There’s a growing call to remove the Confederate flag from government property. Politicians, both Democrat and Republican, are calling for the flag to go. Individuals are adding their voices too — there’s a petition circulating that is nearing its goal of half a million signatures. (As of 7:30 p.m Sunday night, there were 433,435. By 8:15, another 12,000 had been added — that’s more than 266 per minute).

The petition is addressed to South Carolina’s Governor, Nikki Haley, as well as to the South Carolina State House and State Senate. However, South Carolina is one state that is serious about its Confederate heritage: there’s even a law passed in 2000.

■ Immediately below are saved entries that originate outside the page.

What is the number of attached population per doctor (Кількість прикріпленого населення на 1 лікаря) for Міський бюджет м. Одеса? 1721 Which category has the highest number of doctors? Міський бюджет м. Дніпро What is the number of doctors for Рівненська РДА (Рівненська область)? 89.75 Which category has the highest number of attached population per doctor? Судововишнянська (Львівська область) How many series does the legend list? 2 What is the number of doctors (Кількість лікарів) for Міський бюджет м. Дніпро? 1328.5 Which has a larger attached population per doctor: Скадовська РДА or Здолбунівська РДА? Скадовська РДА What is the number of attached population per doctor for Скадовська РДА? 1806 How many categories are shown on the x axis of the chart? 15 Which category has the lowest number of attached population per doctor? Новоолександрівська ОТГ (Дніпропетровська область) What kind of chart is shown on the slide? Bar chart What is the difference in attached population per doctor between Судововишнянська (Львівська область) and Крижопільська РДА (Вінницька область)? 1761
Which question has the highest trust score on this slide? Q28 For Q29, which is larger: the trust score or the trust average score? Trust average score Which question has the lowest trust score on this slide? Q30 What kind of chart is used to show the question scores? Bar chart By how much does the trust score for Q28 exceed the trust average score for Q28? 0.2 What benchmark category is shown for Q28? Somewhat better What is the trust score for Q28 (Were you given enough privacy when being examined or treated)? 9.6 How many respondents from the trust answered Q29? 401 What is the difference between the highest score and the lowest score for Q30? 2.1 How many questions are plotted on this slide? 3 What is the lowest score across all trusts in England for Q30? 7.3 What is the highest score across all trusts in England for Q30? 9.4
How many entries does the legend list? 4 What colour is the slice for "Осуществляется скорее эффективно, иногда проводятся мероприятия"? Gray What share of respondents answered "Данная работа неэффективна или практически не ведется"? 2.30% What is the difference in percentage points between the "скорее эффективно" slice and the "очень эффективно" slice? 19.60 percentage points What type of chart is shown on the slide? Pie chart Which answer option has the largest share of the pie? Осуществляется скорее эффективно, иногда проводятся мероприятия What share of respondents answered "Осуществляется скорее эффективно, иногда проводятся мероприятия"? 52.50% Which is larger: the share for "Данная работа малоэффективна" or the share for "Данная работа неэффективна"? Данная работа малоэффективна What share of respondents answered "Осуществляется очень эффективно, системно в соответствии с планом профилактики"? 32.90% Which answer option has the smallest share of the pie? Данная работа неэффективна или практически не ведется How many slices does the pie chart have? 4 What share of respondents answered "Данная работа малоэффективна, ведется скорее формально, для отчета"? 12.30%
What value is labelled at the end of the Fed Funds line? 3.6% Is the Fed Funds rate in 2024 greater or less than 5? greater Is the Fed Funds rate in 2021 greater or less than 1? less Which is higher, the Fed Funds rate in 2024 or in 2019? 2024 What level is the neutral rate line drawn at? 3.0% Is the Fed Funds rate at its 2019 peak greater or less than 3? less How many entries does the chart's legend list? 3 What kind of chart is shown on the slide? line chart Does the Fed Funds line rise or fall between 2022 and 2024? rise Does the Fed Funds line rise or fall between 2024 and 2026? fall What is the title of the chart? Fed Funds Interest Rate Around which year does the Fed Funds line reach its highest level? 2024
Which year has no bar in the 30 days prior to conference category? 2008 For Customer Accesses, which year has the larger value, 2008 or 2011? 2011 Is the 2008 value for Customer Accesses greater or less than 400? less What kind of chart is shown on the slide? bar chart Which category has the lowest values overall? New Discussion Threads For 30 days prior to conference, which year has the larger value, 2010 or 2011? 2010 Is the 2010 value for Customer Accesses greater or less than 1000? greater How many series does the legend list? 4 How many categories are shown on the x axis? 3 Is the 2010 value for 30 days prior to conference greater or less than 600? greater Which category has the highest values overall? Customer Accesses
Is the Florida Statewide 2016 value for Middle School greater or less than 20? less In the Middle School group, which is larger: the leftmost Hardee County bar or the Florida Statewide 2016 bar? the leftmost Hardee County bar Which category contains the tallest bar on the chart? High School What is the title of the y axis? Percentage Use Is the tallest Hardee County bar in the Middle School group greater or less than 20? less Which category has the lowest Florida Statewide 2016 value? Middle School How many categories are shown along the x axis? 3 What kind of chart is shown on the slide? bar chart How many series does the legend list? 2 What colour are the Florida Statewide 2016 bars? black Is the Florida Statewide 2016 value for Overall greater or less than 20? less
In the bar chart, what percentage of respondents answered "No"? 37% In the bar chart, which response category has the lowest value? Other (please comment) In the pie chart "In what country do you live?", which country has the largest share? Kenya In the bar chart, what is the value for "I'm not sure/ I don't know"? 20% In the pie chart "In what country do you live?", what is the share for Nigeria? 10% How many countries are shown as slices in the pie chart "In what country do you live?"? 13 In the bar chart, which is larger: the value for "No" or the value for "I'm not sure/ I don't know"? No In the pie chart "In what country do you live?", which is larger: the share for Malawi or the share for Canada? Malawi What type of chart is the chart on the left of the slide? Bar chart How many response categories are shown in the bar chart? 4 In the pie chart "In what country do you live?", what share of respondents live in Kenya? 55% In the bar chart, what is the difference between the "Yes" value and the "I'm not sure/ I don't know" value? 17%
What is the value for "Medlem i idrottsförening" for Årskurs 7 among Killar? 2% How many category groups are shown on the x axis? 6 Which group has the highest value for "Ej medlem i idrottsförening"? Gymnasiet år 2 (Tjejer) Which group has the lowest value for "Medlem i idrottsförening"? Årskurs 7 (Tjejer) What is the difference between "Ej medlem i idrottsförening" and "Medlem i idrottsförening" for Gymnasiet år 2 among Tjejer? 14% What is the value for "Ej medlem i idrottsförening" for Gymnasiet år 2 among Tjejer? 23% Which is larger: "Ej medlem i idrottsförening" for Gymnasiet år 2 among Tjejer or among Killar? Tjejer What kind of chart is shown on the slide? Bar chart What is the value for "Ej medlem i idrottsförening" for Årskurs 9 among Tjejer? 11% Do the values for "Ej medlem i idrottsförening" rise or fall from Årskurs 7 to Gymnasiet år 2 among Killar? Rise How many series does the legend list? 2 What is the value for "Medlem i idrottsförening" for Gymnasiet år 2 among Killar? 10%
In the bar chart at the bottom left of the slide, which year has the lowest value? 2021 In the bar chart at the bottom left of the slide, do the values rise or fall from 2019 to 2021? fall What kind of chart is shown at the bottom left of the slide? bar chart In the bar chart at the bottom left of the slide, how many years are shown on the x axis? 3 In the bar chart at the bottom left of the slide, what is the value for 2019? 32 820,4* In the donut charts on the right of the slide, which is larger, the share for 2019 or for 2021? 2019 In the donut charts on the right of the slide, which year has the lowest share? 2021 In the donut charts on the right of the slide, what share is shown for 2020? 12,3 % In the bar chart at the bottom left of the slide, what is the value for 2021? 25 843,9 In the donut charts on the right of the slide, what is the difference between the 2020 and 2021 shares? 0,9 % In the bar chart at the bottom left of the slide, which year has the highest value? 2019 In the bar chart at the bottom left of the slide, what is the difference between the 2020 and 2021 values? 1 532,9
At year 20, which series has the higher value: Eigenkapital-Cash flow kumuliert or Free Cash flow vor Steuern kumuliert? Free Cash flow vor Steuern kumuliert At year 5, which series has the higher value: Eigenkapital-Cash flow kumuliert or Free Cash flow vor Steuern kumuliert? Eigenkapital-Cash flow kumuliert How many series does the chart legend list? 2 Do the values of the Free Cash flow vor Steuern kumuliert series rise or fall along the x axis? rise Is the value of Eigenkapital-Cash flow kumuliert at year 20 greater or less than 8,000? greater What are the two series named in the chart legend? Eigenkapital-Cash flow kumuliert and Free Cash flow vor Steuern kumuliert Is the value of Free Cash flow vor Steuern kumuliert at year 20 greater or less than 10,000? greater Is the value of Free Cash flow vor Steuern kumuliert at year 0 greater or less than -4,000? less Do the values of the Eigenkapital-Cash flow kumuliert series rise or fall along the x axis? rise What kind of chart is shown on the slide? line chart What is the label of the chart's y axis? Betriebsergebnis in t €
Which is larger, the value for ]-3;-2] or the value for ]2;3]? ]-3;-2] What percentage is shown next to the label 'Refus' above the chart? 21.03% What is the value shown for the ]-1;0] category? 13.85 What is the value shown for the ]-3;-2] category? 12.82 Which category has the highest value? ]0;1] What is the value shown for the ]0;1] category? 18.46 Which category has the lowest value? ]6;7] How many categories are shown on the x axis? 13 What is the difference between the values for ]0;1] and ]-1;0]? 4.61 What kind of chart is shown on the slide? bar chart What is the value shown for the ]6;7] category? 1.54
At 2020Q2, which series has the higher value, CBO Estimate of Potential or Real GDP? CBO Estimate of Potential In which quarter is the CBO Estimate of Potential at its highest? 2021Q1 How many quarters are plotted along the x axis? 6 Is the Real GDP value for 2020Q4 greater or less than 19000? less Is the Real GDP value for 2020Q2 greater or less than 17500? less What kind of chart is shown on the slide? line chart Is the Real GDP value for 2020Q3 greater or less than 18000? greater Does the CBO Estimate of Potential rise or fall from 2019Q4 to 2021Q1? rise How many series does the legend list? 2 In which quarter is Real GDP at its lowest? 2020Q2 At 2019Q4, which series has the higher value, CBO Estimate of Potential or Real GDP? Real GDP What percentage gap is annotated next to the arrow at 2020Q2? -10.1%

“The Infantry Battle Flag of the Confederate Army of Northern Virginia (Confederate Battle Flag) displayed on the Confederate Soldiers’ Monument on the State House grounds, and any monument, marker, memorial, school, or street erected or named in honor of the Confederacy or the civil rights movement located on any municipal, county, or state property shall not be removed, changed, or renamed without the enactment of a joint resolution by a two-thirds vote of the membership of each house of the General Assembly approving same.”

Incidentally, that law may point you to one key error pointed out in the “heritage, not hate” argument so frequently used: the flag commonly known today as the Confederate flag was not known by that name during the Civil War. In fact, there were several different Confederate flags — according to Civil War‘s History of The Confederate Flag, the currently popular flag is derived from a flag used by Confederate armies in Virginia, and officially adopted as a symbol of the confederacy only post-war.

In fact, the currently popular flag isn’t even consistent with this Virginian Confederate flag — the one designed as a battle flag was square, and the one typically seen now is rectangular.

Of course, a lack of historical accuracy isn’t the reason for calls for the flag’s removal — it just happens to defy a certain common claim for keeping it in place.

On Saturday, a large gathering at the South Carolina State House protested and called for the removal of the flag.

The South Carolina law that keeps the Confederate flag in place requires a two-thirds majority of each the House and Assembly, so the people speaking up could bring down the flag. According to The Hill, S.C. Republican Norman “Doug” Brannon has stated that he will draft a bill to that effect. The question will then become whether enough lawmakers will listen to the public and vote for removal.

In the meantime, it should be clearly established that this isn’t a free speech question: the law would not (as proposed) ban anyone from owning or displaying a Confederate flag personally (and a law that did so would surely be overturned posthaste, because that would be an issue of) The current movement is entirely about ending Government endorsement of the Confederate flag, not personal use.